The brain of a package is its Control Flow, which orchestrates the order of execution for all its components. The components consist of tasks and containers and are controlled by precedence constraints. For example, Figure 1-3 shows three tasks that are tied together with two precedence constraints.
A task can best be described as an individual unit of work. Tasks provide functionality to your package, in much the same way that a method does in a programming language. However, in SSIS, you aren’t coding the methods; rather, you are dragging and dropping them onto a design surface and configuring them.
Also included are a whole set of DBA-oriented tasks that enable you to create packages that can be used to maintain your SQL Server environment. These tasks perform functions such as transferring your SQL Server databases, backing up your database, or shrinking the database. Each of the available tasks is described in SSIS training in much more detail, and you will see them in other examples throughout the SSIS training.
Tasks are extensible, and you can create your own custom tasks in .NET if you need a workflow item that doesn’t exist or if you have a common scripting function that can benefit from reuse in your package development.
Precedence constraints are package components that direct tasks to execute in a given order. In fact, precedence constraints are the connectors that not only link tasks together but also define the workflow of your SSIS package. A constraint controls the execution of the two linked tasks by executing the destination task based upon the final state of the prior task and business rules that are defined using special expressions. The expression language embedded in SSIS essentially replaces the need to control workflow using script-based methodologies that enable and disable tasks, as was used in the DTS legacy solution.

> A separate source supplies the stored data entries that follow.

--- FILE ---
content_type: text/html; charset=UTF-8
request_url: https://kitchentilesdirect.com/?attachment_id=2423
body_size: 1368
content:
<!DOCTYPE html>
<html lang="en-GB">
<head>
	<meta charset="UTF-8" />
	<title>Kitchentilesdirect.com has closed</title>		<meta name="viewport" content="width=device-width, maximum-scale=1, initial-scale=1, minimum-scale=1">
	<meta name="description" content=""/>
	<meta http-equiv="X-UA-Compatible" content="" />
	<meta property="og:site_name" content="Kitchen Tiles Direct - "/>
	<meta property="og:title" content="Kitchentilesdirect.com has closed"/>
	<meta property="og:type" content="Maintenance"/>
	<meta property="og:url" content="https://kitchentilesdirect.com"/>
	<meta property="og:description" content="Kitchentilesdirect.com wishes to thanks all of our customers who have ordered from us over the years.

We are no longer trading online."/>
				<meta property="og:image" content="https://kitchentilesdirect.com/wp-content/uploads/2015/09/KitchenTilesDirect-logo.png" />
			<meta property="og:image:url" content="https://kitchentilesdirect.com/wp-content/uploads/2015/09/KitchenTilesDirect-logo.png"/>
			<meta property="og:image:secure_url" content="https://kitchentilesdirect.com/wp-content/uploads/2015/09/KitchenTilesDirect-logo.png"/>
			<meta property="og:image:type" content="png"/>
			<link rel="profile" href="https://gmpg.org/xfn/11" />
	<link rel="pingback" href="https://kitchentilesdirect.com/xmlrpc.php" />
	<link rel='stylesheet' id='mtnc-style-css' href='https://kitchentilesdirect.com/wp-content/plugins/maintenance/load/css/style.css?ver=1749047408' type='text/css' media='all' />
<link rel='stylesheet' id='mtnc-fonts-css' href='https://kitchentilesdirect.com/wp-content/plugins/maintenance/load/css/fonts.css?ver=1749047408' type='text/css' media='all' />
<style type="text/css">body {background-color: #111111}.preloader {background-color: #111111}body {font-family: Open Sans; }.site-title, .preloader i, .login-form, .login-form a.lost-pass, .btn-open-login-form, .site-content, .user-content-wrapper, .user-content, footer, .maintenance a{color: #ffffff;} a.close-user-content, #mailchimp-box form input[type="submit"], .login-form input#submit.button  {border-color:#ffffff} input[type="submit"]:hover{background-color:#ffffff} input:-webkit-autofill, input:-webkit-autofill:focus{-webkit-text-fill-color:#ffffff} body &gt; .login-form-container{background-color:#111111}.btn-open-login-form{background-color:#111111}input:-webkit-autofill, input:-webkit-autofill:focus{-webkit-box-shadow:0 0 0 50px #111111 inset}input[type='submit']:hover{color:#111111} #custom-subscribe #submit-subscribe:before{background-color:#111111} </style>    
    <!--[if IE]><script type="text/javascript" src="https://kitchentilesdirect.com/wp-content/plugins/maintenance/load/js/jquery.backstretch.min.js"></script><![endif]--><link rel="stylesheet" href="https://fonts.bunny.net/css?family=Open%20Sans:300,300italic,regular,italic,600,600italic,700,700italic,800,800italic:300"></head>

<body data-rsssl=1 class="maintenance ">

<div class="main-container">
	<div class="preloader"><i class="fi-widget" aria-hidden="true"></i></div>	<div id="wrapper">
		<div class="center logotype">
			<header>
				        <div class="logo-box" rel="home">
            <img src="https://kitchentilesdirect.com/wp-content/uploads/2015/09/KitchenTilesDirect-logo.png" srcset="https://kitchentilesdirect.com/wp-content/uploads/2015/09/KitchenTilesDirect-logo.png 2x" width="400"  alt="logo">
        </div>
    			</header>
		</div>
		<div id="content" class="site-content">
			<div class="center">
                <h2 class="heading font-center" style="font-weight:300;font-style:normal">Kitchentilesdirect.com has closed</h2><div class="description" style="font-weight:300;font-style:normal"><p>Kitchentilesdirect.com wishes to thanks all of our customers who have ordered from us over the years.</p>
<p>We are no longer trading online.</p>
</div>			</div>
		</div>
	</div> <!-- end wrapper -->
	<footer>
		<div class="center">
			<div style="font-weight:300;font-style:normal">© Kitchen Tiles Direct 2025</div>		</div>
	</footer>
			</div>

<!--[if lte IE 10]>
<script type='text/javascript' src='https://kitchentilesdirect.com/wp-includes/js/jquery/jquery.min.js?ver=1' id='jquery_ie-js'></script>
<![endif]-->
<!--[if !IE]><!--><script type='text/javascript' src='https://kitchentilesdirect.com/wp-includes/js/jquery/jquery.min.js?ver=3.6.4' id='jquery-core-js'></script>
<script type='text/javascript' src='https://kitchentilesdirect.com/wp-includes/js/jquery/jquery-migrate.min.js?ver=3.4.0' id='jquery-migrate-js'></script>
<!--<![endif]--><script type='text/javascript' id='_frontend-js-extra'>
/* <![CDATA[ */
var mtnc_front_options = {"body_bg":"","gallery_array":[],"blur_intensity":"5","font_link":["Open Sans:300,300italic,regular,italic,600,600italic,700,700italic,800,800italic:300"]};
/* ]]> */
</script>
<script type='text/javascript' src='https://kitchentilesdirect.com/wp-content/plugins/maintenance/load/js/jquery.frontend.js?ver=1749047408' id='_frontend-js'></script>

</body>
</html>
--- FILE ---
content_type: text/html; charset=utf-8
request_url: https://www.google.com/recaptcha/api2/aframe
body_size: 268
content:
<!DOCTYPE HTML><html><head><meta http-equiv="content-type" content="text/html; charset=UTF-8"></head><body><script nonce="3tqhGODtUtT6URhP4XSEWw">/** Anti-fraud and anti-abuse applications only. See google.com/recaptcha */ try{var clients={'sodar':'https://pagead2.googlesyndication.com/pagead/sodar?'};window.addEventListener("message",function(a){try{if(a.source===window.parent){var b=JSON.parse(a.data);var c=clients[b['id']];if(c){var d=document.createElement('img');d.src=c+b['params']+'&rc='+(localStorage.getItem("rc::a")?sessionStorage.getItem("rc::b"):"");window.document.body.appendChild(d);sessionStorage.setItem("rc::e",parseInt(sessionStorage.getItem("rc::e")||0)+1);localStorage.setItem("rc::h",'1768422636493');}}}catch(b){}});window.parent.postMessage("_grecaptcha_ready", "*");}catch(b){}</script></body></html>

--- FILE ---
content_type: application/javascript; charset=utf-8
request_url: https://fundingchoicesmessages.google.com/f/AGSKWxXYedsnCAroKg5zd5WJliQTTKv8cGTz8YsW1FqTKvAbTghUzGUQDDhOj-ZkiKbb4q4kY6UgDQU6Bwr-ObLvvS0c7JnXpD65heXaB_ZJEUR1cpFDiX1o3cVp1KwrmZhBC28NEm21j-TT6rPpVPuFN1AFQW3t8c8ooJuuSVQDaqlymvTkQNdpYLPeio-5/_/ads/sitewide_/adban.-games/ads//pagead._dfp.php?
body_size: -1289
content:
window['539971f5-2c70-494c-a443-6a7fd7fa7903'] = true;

Containers are core units in the SSIS architecture for grouping tasks together logically into units of work. Besides providing visual consistency, containers enable you to define variables and event handlers (these are discussed in a moment) within the scope of the container, instead of the package. There are four types of containers in SSIS:
Task Host Container: Not a visible element that you’ll find in the Toolbox, but rather an abstract concept like an interface.
Sequence Container: Allows you to group tasks into logical subject areas. Within the development environment, you can then collapse or expand this container for usability.
For Loop Container: Loops through a series of tasks until a condition is met.
Foreach Loop Container: Loops through a series of files or records in a data set, and then executes the tasks in the container for each record in the collection. As you read through the SSIS online course, you’ll see many real-world examples that demonstrate how to use each of these container types for typical ETL development tasks.
The core strength of SSIS is its capability to extract data into the server’s memory, transform it, and write it out to an alternative destination. If the Control Flow is the brains of SSIS, then the Data Flow would be its heart. The in-memory architecture is what helps SSIS scale and what makes SSIS run faster than staging data and running stored procedures.